Core Options Metrics:
Elevated Volatility and Key Battlegrounds
Implied volatility and expected move. As of April 27, implied volatility on options expiring May 1—the first expiry after earnings—stands at 63.38%. This implies a one-week post-earnings move of approximately ±7.42%. Based on the latest close of $424.62, the options market is pricing a trading range of roughly $393.11 to $456.13.
Open interest concentration. Positioning in the May 1 expiry is skewed toward calls, with open interest clustered at key strikes: $460 (41,609 contracts), $445 (23,409), and $405 (22,175). These levels are likely to serve as focal points for near-term price action.
Source: Tiger Trade App
Block Trades Signal Defensive to Bearish Bias
Recent large transactions highlight increasingly cautious—and in some cases outright bearish—positioning among institutional players:
A bull call spread (moderately bullish / range-bound view). One trader established a May 1 $460/$490 call spread, buying 3,500 contracts of the $460 calls and selling the same number of $490 calls, for a net debit of $854,000. The structure expresses a view of limited upside while controlling premium outlay.

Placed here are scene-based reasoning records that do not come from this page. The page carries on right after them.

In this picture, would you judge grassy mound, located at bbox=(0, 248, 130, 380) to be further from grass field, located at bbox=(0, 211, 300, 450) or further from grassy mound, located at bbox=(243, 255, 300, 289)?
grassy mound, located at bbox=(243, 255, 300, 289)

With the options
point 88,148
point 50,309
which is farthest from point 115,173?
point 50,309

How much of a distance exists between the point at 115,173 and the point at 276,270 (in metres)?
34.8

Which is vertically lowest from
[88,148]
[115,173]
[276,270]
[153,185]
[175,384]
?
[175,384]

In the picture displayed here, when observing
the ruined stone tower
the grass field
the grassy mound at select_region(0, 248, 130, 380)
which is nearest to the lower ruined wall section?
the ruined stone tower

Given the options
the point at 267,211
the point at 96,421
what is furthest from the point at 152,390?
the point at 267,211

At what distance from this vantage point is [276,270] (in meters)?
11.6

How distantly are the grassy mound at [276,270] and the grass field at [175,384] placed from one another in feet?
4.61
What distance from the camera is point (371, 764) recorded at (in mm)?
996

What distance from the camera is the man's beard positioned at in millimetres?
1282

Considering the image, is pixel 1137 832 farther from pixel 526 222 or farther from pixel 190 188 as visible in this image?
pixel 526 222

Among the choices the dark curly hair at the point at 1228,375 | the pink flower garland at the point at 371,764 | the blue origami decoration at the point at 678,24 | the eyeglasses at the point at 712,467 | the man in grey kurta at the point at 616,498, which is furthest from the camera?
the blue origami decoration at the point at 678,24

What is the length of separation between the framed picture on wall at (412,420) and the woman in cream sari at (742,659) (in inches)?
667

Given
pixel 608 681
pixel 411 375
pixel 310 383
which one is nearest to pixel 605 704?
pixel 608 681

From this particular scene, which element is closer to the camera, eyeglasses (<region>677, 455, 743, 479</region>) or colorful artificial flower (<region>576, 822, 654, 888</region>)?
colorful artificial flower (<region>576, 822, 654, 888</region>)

$MSFT Vertical 260501 460.0C/490.0C$
A synthetic short (decisively bearish). Another combination involved selling $445 calls (collecting $1.605 million) and buying $390 puts (costing $1.092 million), generating a net credit of $513,000. The structure effectively creates a synthetic short, suggesting expectations that the stock will struggle to rise, with downside risk skew.
Large-scale long-dated put protection (costly hedge / bearish tilt). A sizable trade saw the purchase of 1,200 contracts of October 2026 $430 puts, with total premium of $4.686 million. Such long-dated, near-the-money put buying typically reflects institutional hedging against medium- to long-term downside risks—or a directional bearish view.
“Disaster insurance” (tail-risk hedge). Separately, 1,100 contracts of July 2026 $350 deep out-of-the-money puts were bought for $470,000. This type of positioning resembles low-cost tail-risk protection against an extreme drawdown.
Takeaways and Strategy Considerations
Overall, while call-side open interest remains concentrated at key strikes—underscoring strong engagement around upside scenarios—recent block trades point more clearly to a cautious, if not bearish, institutional bias. Capital is increasingly deployed in bearish spreads, synthetic shorts and long-dated puts, reflecting a preference for defensive, risk-defined strategies amid elevated valuations and earnings uncertainty.
For investors looking to monetize elevated implied volatility, outright shorting of out-of-the-money options (such as calls above $490 or puts below $390) carries substantial risk. A more prudent approach would be to deploy defined-risk structures—such as iron condors—selling options outside the implied range (e.g., $395–$455) while purchasing further out-of-the-money wings to cap downside. Close attention should be paid to strike clusters around $390, $430, $460 and $490, which may act as near-term support and resistance levels.